Camp: Andra Davis on the 3-4

Camp: Andra Davis on the 3-4

The 3-4 defense is designed to allow linebackers (like Ray Lewis in Baltimore) make plays and go after the ballcarrier. Browns MLB Andra Davis likes the sound of that just fine, reports Fred Greetham from Friday morning's practice session. Plus, more in recuperating players and tomorrow's practice at the Stadium...

BEREA –The 3-4 defense is made to allow the inside linebackers to make plays ala Ray Lewis. Browns inside linebacker Andra Davis likes what he sees of the new scheme.

"If you look at the scheme--like in Pittsburgh or Baltimore—it gives the linebackers a chance to make plays."

Davis started the first 11 games at middle linebacker in 2004 for the Browns before suffering a season-ending knee injury against Cincinnati on Nov. 28. He had 89 tackles and three interceptions. He had his breakout year in 2003 with 170 tackles, including five sacks.

Switching to the 3-4 could only make those numbers swell, but that isn't Davis' top priority.

"I want us to win as a defense and win as a team," Davis said. "That's the most important thing to me.

"The defense is designed exactly for the linebackers to make a lot of plays," he said. "The linemen create gaps for the linebackers to fill."

"The defense is new to most everybody on the defense," Davis said. "Orpheus Roye and Jason Fisk have played in it, but it's new for everyone else, including myself.

"With coach (Romeo) Crennel and coach (Todd) Grantham having experience in the 3-4, it really has been a lot of fun."

After having very little success against the run in the last couple of years, run defense has become a focal point of the Browns defense this year.

On Wednesday, the defense got the best of the offense in the goal line 11-on-11 drill, stopping the offense on four-straight plays from the three-yard line.

"Goal line situations are just attitude," Davis said. "The offense scored on all four plays the first day we did that, so we buckled down and stopped them the next time."


Andruzzi Quiet Leader: G Joe Andruzzi said he leads on the field by his actions. The unrestricted free agent signed with the Browns soon after free agency started to be a key component of the Browns revamped offensive line.

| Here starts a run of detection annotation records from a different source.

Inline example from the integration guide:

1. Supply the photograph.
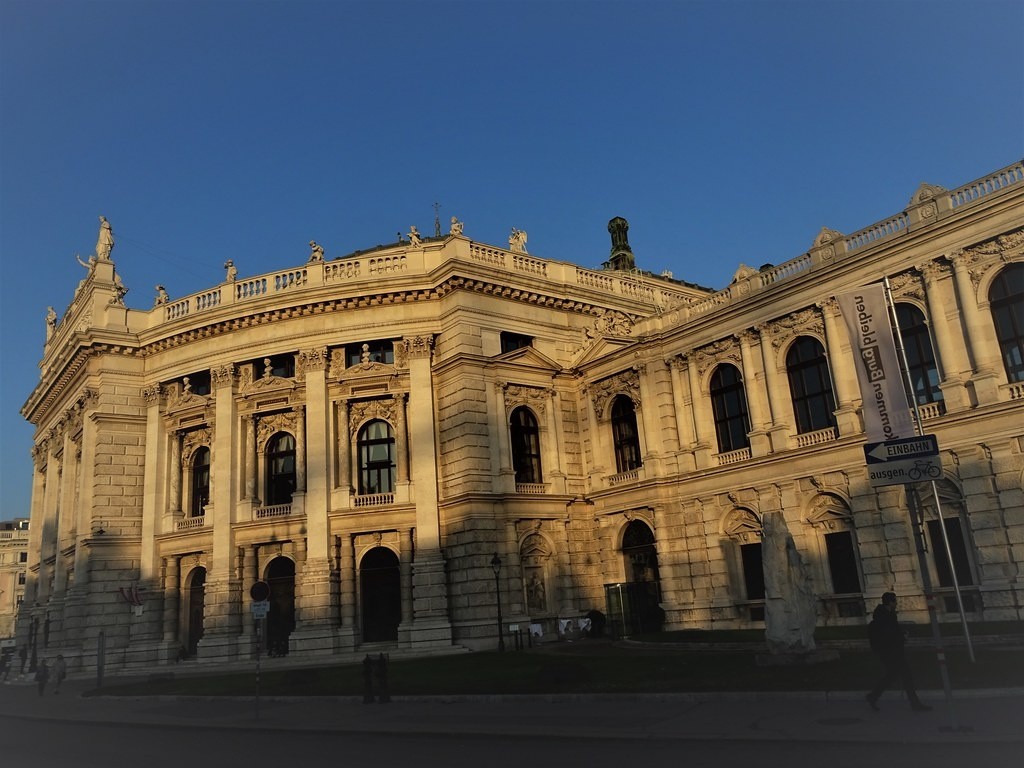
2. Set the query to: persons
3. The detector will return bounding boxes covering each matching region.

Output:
[308,240,323,261]
[512,227,521,241]
[168,344,406,459]
[864,593,932,712]
[268,640,288,658]
[406,226,422,248]
[45,305,58,327]
[223,258,238,282]
[0,644,67,697]
[449,216,463,236]
[72,215,126,292]
[530,571,545,609]
[154,285,169,305]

"I'm not a rah-rah guy," he said. "I'm not going to yell and scream out on the field. I told Romeo and coach (Jeff) Davidson that when I came here.

"I'm going to lead by example and give everything I have on the field."

Andruzzi was a key player for the Patriots in the three Super Bowl wins.

Pool, Droughns, McCutcheon Miss Practice: DB Daylon McCutcheon continues his absence due to migraine headaches. Rookie S Brodney Pool was held out of practice because he was ‘dehydrated'. Crennel said he should be back for the Friday afternoon practice. Droughns missed practice with a strained hamstring.

"I'm just trying not to aggravate it anymore," Droughns said. "I did it on a running play Thursday where I just felt a tweak."

Droughns said it was the first time he's had a hamstring injury.

"I don't want to be on the sidelines," he said. "It's upsetting to me when I miss working with the guys. Hopefully, I'll be back really soon."

Family Fun Night: The Browns are calling Saturday night's 7 p.m. practice at Cleveland Browns Stadium "Family Fun Night". Tickets are $5 and available at Ticketmaster locations or ticketmaster.com. Crennel said the offense will scrimmage against the defense.

"It will allow us the chance to get our communication between the coaches in the press box and the coaches on the field down," Crennel said. "I was originally thinking of dividing up into two teams, but by keeping it offense versus defense it allows the units to work together like they would in a game."